- _DOCUMENT SEGMENT_:
This page provides an overview of the tools available for examining memory usage
in chrome.

## Which tool should I use?

No single tool can give a full view of memory usage in Chrome. There are too
many different context involved (JS heap, DOM objects, native allocations, GPU,
etc) that any tool that collected all that information likely would not be able
to provide an actionable analysis.

Here is a table of common area of inquiry and suggested tools for examining them.

- _INFORMATION GIVEN_:
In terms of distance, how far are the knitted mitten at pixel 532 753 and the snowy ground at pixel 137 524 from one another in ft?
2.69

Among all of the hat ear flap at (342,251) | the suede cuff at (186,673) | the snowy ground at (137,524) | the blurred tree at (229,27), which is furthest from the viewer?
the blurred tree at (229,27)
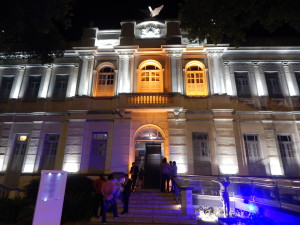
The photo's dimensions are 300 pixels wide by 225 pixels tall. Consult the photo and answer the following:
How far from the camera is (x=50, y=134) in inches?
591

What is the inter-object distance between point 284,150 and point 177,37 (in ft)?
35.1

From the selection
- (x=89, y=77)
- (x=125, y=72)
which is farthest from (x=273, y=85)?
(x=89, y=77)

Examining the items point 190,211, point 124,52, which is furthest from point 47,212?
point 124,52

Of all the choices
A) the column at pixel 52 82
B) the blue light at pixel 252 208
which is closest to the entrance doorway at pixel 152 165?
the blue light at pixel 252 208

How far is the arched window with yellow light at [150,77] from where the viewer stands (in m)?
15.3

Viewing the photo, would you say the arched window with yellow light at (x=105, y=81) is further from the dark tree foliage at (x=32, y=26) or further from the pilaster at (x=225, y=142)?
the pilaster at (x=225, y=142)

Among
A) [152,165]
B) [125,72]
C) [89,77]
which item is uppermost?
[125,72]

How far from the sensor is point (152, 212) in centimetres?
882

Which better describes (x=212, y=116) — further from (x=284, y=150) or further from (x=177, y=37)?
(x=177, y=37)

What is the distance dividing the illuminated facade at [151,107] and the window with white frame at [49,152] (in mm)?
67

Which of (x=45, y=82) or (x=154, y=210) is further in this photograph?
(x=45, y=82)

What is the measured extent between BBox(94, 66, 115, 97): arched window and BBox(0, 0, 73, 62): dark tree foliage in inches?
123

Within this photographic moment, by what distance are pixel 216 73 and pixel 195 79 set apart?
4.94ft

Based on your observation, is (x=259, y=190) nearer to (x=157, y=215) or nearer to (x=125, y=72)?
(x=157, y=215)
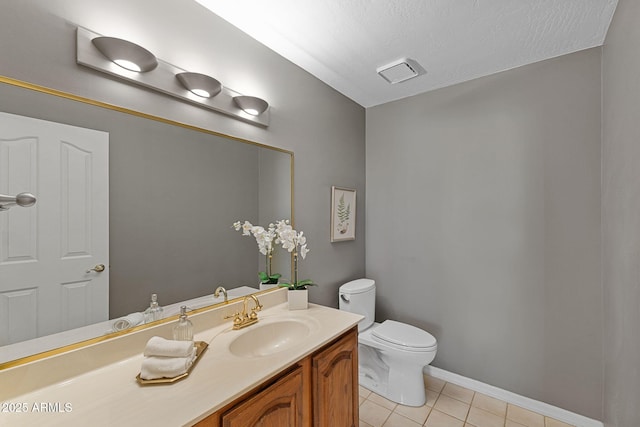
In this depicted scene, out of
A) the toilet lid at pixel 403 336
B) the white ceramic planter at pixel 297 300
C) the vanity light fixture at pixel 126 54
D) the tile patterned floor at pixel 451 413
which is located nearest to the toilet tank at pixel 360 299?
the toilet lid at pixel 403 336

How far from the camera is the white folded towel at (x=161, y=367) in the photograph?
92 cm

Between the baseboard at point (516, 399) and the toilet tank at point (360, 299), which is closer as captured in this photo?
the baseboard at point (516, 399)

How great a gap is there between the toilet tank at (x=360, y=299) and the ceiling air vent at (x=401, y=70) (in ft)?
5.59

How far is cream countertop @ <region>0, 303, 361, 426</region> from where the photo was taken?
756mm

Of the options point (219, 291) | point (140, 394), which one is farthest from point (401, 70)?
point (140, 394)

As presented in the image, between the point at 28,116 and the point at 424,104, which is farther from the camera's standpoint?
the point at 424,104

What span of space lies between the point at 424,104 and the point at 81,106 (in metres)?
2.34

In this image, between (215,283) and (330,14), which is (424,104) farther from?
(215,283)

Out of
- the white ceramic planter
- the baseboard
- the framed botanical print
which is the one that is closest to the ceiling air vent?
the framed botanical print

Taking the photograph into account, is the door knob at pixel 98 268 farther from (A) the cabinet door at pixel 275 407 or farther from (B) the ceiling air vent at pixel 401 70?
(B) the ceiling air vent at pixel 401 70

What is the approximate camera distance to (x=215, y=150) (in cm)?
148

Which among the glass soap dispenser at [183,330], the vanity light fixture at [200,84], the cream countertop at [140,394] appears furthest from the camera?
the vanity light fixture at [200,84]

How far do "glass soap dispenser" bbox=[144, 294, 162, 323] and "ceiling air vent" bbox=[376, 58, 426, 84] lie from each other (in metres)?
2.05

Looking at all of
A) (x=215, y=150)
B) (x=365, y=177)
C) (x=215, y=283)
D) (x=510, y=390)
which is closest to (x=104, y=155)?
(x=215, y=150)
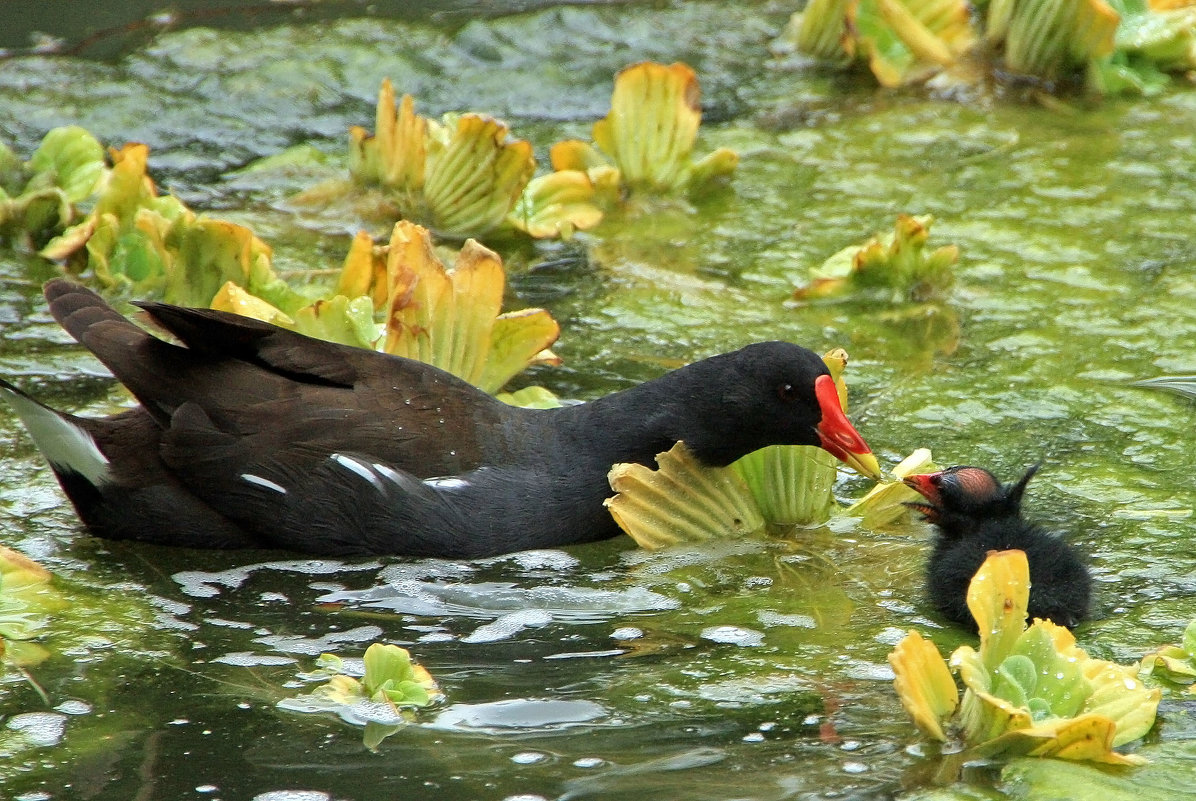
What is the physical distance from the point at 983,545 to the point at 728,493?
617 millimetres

- _OBJECTIVE_: Can you retype the whole passage about tools for examining memory usage in Chrome, word for word?

- _REPLY_:
This page provides an overview of the tools available for examining memory usage
in chrome.

## Which tool should I use?

No single tool can give a full view of memory usage in Chrome. There are too
many different context involved (JS heap, DOM objects, native allocations, GPU,
etc) that any tool that collected all that information likely would not be able
to provide an actionable analysis.

Here is a table of common area of inquiry and suggested tools for examining them.